Dr. Zol Szabo gazes across the Niagara Escarpment, his fingers crossed. Three citizens on ice in the university’s morgue, mad-cow prions riddling their brains — it must be just a cruel coincidence. If not, Zol’s patch of the province’s public-health map is a disaster about to explode onto grocery-store shelves and newspaper headlines. Within a week, infectious-diseases guru Hamish Wakefield — Zol’s eccentric friend and former classmate — confirms more human mad-cow deaths creating a pattern of disease never seen before. A consultant from Toronto, spoiling for a fight, hijacks the investigation and plunges the country into gastronomic chaos. The race to discover the source of the  suspiciously aggressive prions tainting the food supply brings Zol face to face with forces darker and more personal than he ever bargained for.

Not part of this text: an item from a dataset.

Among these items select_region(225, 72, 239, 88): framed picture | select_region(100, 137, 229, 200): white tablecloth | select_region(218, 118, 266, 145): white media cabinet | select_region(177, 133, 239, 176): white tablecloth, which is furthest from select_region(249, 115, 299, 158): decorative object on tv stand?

“A National Geographic extravaganza… descriptions are vivid… characters alive… as though you are by his side as he comforts mothers camped out with their entire families beneath their children’s hospital beds.”
Canadian Family Physician

The Unforgiving Tides is the true story of Dr. Ross Pennie’s two-year posting as a medical volunteer on a remote island in the South Pacific.

He sets off at age 25 with his diploma’s ink barely dry and his heart afire with tales of the South Seas, Captain Cook, Robinson Crusoe, the Bounty. The moment he arrives at Catholic Mission Vunapope in Papua New Guinea, he draws the ire and suspicion of Sister Pirmina, the sharp-toothed nun who rules the hospital: he misinterprets the administration of the Last Rites as a Catholic code for “Do Not Resuscitate” and nearly allows a local hero to die. For the next 2 years, the young Dr. Pennie, re-christened Dokta, struggles as much against his own inadequacies as with the medical crises presented to him.

His treatment of Lillianna, a small child suffering from diarrhea and dehydration, goes horribly wrong. Was the girl poisoned with bush medicine or has he missed something obvious?

He faces amputating a woman’s mangled leg with little more than a hacksaw and the knowledge that the closest he’s ever come to witnessing the procedure is a Hollywood movie.

An earthquake rocks the operating theatre in the middle of delicate surgery. A mysterious epidemic threatens hospital staff. People keep turning up poisoned. A fatal form of childhood malnutrition must be overcome in the face of poverty, ignorance, indifference and tradition.